## WRITTEN EXERCISE
Reproduce all of the rows below word for word, leaving out the pictures.

## ENTRIES PROVIDED
[start]
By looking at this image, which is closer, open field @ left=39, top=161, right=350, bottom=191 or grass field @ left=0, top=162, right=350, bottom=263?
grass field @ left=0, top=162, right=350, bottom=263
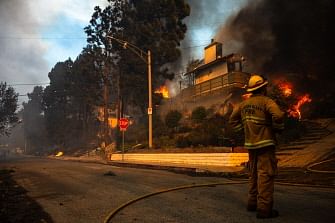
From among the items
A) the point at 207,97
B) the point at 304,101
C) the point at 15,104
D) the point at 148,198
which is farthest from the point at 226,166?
the point at 15,104

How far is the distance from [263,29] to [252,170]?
123 feet

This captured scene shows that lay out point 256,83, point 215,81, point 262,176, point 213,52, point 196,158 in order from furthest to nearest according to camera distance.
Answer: point 213,52 < point 215,81 < point 196,158 < point 256,83 < point 262,176

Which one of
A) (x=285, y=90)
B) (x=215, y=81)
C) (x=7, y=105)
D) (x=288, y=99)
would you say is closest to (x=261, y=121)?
(x=288, y=99)

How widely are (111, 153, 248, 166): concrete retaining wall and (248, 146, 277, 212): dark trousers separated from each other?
10.3m

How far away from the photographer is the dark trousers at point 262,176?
5.25 meters

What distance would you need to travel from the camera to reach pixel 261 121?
555 centimetres

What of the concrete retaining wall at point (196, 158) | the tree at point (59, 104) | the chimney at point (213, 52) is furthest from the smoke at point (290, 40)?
the tree at point (59, 104)

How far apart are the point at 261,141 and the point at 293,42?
32.9 metres

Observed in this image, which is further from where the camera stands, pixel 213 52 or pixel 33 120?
pixel 33 120

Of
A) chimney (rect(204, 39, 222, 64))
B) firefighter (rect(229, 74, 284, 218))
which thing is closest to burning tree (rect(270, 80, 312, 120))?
chimney (rect(204, 39, 222, 64))

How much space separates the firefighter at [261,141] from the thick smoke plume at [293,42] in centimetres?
2082

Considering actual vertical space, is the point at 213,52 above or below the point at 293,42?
below

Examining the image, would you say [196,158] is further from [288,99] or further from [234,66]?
[234,66]

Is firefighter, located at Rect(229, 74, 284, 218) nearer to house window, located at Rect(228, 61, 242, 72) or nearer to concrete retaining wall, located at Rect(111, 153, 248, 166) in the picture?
concrete retaining wall, located at Rect(111, 153, 248, 166)
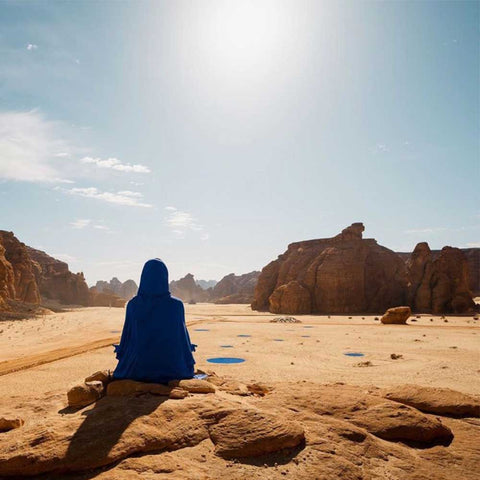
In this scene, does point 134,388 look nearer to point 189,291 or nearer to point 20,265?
point 20,265

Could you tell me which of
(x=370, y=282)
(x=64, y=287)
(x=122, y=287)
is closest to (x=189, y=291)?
(x=122, y=287)

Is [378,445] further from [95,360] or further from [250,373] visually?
[95,360]

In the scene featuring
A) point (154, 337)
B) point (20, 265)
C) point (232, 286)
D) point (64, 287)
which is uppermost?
point (20, 265)

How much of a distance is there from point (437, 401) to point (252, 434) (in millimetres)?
3610

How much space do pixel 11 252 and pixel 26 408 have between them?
57418 millimetres

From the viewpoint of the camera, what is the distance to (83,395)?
16.9 ft

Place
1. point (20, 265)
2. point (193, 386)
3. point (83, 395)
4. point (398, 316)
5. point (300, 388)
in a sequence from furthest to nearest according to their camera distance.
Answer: point (20, 265) → point (398, 316) → point (300, 388) → point (193, 386) → point (83, 395)

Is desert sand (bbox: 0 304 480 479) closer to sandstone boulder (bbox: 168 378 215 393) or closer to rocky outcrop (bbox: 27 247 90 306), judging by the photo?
sandstone boulder (bbox: 168 378 215 393)

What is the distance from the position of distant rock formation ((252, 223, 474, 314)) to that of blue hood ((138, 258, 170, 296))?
130 ft

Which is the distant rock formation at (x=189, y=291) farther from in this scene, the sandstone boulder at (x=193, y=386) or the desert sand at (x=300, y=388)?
the sandstone boulder at (x=193, y=386)

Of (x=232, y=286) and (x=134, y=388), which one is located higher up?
(x=232, y=286)

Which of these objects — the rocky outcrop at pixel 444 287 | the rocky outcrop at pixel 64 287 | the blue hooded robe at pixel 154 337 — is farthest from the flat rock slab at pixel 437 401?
the rocky outcrop at pixel 64 287

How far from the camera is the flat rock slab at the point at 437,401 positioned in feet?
18.0

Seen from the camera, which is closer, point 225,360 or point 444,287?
point 225,360
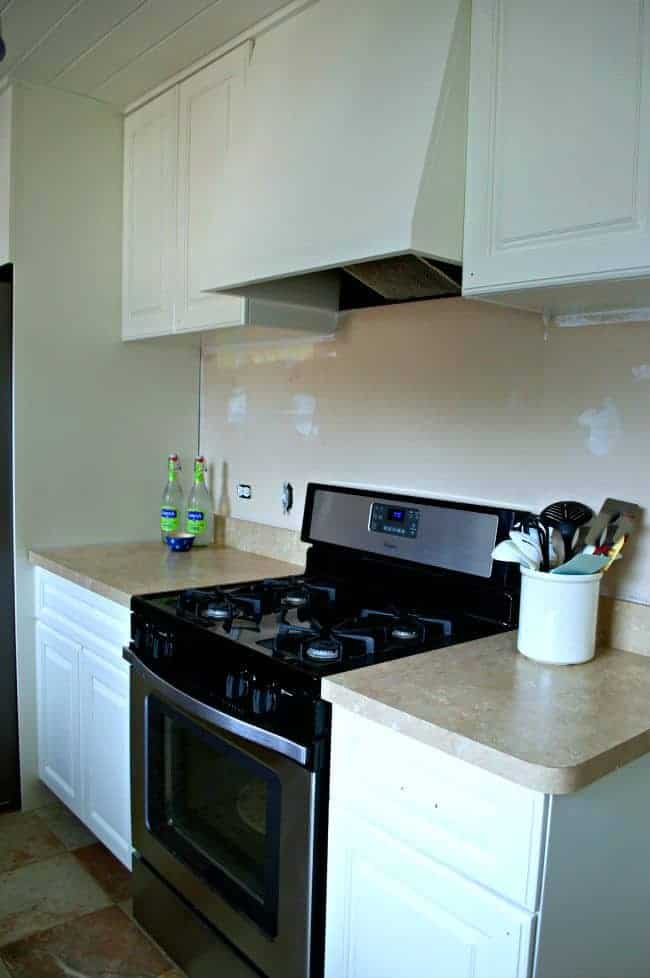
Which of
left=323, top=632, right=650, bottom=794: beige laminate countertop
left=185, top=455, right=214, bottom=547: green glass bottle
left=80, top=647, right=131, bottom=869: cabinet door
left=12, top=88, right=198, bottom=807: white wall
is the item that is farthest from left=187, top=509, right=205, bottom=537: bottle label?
left=323, top=632, right=650, bottom=794: beige laminate countertop

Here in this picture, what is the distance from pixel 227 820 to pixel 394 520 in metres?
0.82

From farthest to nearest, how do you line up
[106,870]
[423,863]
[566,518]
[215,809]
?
[106,870]
[215,809]
[566,518]
[423,863]

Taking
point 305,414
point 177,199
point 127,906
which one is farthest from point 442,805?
point 177,199

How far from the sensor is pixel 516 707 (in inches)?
48.3

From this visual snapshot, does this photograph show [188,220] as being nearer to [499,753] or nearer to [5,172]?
[5,172]

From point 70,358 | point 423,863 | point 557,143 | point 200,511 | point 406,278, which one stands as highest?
point 557,143

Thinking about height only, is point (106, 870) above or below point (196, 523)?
below

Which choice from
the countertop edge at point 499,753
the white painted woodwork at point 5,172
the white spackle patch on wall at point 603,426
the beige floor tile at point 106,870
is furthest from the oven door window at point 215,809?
the white painted woodwork at point 5,172

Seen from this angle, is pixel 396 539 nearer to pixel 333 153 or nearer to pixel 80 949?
pixel 333 153

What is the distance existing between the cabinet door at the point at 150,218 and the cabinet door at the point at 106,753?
41.1 inches

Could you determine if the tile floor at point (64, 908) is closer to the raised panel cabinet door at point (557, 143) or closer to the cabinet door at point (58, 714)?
the cabinet door at point (58, 714)

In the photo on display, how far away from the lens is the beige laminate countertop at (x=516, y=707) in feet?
3.48

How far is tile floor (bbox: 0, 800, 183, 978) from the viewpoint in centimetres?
184

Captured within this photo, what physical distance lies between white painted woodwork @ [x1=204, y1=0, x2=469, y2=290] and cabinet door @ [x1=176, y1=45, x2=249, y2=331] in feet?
0.87
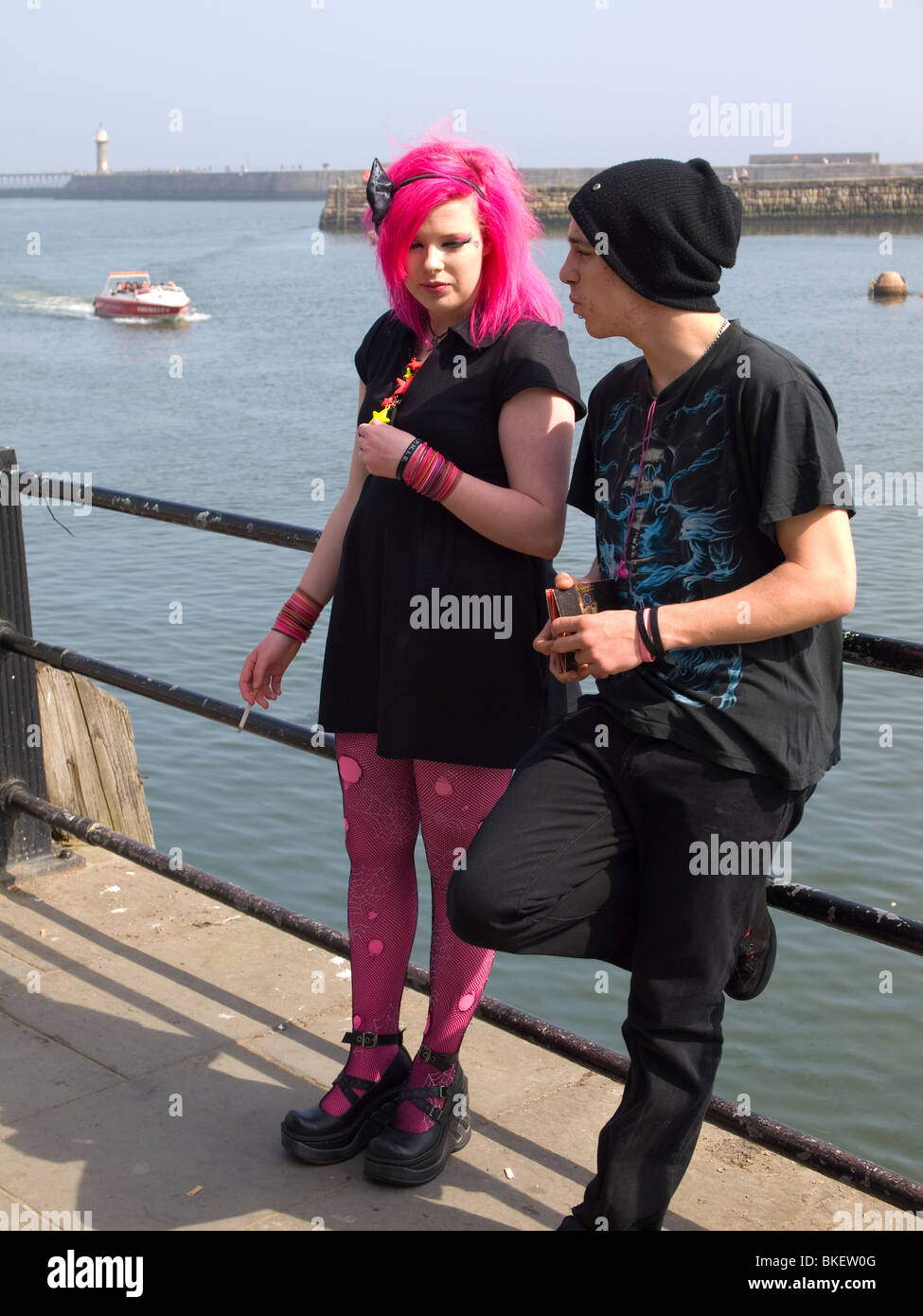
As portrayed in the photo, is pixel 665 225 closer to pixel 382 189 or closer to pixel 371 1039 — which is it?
pixel 382 189

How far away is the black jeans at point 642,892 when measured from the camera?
70.3 inches

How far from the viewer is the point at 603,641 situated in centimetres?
178

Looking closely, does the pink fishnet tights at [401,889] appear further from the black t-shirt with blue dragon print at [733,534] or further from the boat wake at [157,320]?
the boat wake at [157,320]

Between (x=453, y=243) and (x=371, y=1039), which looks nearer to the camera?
(x=453, y=243)

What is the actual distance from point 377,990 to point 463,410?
95 centimetres

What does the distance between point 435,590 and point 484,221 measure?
1.83 ft

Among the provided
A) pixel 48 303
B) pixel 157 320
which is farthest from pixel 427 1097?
[end]
## RESPONSE TO THE TASK
By looking at this image, which is closer, open field @ left=39, top=161, right=350, bottom=191 or grass field @ left=0, top=162, right=350, bottom=263?
grass field @ left=0, top=162, right=350, bottom=263
From among the items
A) the point at 207,97
B) the point at 304,101
C) the point at 15,104
D) the point at 148,198
which is farthest from the point at 226,166?
the point at 15,104

How far is the distance from [263,29] to [252,170]?
123 feet

This captured scene shows that lay out point 256,83, point 215,81, point 262,176, point 213,52, point 196,158 in order from furthest to nearest according to camera distance.
Answer: point 213,52 < point 215,81 < point 196,158 < point 256,83 < point 262,176

Which one of
A) (x=285, y=90)
B) (x=215, y=81)
C) (x=7, y=105)
D) (x=288, y=99)
would you say is closest to (x=261, y=121)?
(x=288, y=99)

How widely are (111, 153, 248, 166): concrete retaining wall and (248, 146, 277, 212): dark trousers separated from each other?
10.3m

How far away from the photographer is the dark trousers at point 262,176?
5.25 meters

What distance would you need to travel from the camera to reach pixel 261 121?
555 centimetres

What of the concrete retaining wall at point (196, 158) | the tree at point (59, 104) | the chimney at point (213, 52) is furthest from the smoke at point (290, 40)?
the tree at point (59, 104)

How far apart are the point at 261,141 and the point at 293,42?
32.9 metres

Observed in this image, which is further from where the camera stands, pixel 213 52 or pixel 33 120?
pixel 33 120

Of
A) chimney (rect(204, 39, 222, 64))
B) firefighter (rect(229, 74, 284, 218))
which thing is closest to burning tree (rect(270, 80, 312, 120))?
chimney (rect(204, 39, 222, 64))

How much space separates the firefighter at [261,141] from the thick smoke plume at [293,42] in centimetres?
2082

Considering actual vertical space, is the point at 213,52 above or below the point at 293,42?
below

Examining the image, would you say [196,158] is further from [288,99] or further from [234,66]?
[234,66]

Is firefighter, located at Rect(229, 74, 284, 218) nearer to house window, located at Rect(228, 61, 242, 72) or nearer to concrete retaining wall, located at Rect(111, 153, 248, 166) in the picture?
concrete retaining wall, located at Rect(111, 153, 248, 166)
In this scene, does point 134,388 look nearer to point 189,291 or nearer to point 20,265?
point 20,265

Could you tell me which of
(x=370, y=282)
(x=64, y=287)
(x=122, y=287)
is closest to (x=189, y=291)?
(x=122, y=287)

Is [378,445] further from [95,360] or further from [250,373] visually?
[95,360]

In the scene featuring
A) point (154, 337)
B) point (20, 265)
C) point (232, 286)
D) point (64, 287)
which is uppermost?
point (20, 265)

How much of a distance is there from point (437, 401) to point (252, 434) (in millimetres)?
3610

How much space do pixel 11 252 and pixel 26 408 have between them?
57418 millimetres

From the viewpoint of the camera, what is the distance to (83,395)?
16.9 ft

Place
1. point (20, 265)
2. point (193, 386)
3. point (83, 395)
4. point (398, 316)
5. point (300, 388)
in a sequence from furthest to nearest according to their camera distance.
Answer: point (20, 265) → point (398, 316) → point (300, 388) → point (193, 386) → point (83, 395)

Is desert sand (bbox: 0 304 480 479) closer to sandstone boulder (bbox: 168 378 215 393) or closer to rocky outcrop (bbox: 27 247 90 306), judging by the photo?
sandstone boulder (bbox: 168 378 215 393)

What is the distance from the position of distant rock formation ((252, 223, 474, 314)) to that of blue hood ((138, 258, 170, 296))?
130 ft

Which is the distant rock formation at (x=189, y=291) farther from in this scene, the sandstone boulder at (x=193, y=386) or the desert sand at (x=300, y=388)?
the sandstone boulder at (x=193, y=386)

Of (x=232, y=286) and (x=134, y=388), which one is located higher up?
(x=232, y=286)

Which of these objects — the rocky outcrop at pixel 444 287 | the rocky outcrop at pixel 64 287 | the blue hooded robe at pixel 154 337 — is farthest from the flat rock slab at pixel 437 401?
the rocky outcrop at pixel 64 287

How far from the camera is the flat rock slab at the point at 437,401 positioned in feet?
18.0

Seen from the camera, which is closer, point 225,360 or point 444,287?
point 225,360
Which of
left=323, top=632, right=650, bottom=794: beige laminate countertop
left=185, top=455, right=214, bottom=547: green glass bottle
left=80, top=647, right=131, bottom=869: cabinet door
left=12, top=88, right=198, bottom=807: white wall
is the item that is farthest from left=187, top=509, right=205, bottom=537: bottle label?
left=323, top=632, right=650, bottom=794: beige laminate countertop

Here in this picture, what is the distance from pixel 227 820 to pixel 394 520 in metres?
0.82

From farthest to nearest, how do you line up
[106,870]
[423,863]
[566,518]
[215,809]
?
[106,870]
[215,809]
[566,518]
[423,863]

Taking
point 305,414
point 177,199
point 127,906
which one is farthest from point 442,805?
point 177,199

How far from the sensor is pixel 516 707 (in inches)?
48.3

From this visual snapshot, does this photograph show [188,220] as being nearer to [499,753] or nearer to [5,172]?
[5,172]

From point 70,358 | point 423,863 | point 557,143 | point 200,511 | point 406,278, which one stands as highest?
point 557,143

Thinking about height only, is point (106, 870) above or below point (196, 523)?
below

Which choice from
the countertop edge at point 499,753
the white painted woodwork at point 5,172
the white spackle patch on wall at point 603,426
the beige floor tile at point 106,870
is furthest from the oven door window at point 215,809?
the white painted woodwork at point 5,172

Seen from this angle, is pixel 396 539 nearer to pixel 333 153 or nearer to pixel 80 949?
pixel 333 153

What is the distance existing between the cabinet door at the point at 150,218 and the cabinet door at the point at 106,753?
41.1 inches

Could you determine if the tile floor at point (64, 908) is closer to the raised panel cabinet door at point (557, 143) or closer to the cabinet door at point (58, 714)?
the cabinet door at point (58, 714)

In the photo on display, how far away from the lens is the beige laminate countertop at (x=516, y=707) in feet?
3.48

How far is tile floor (bbox: 0, 800, 183, 978) from the viewpoint in centimetres?
184

Captured within this photo, what physical distance lies between white painted woodwork @ [x1=204, y1=0, x2=469, y2=290] and cabinet door @ [x1=176, y1=45, x2=249, y2=331] in feet?
0.87
As portrayed in the photo, is pixel 665 225 closer to pixel 382 189 or closer to pixel 371 1039 — which is it?
pixel 382 189

How far away is the black jeans at point 642,892 when measured from the camera?
70.3 inches

How far from the viewer is the point at 603,641 situated in centimetres?
178

Looking closely, does the pink fishnet tights at [401,889] appear further from the black t-shirt with blue dragon print at [733,534] or further from the boat wake at [157,320]?
the boat wake at [157,320]

Between (x=453, y=243) and (x=371, y=1039), which looks nearer to the camera?
(x=453, y=243)

What is the actual distance from point 377,990 to point 463,410?
95 centimetres

What does the distance between point 435,590 and point 484,221 measure?
1.83 ft

Among the provided
A) pixel 48 303
B) pixel 157 320
which is farthest from pixel 427 1097?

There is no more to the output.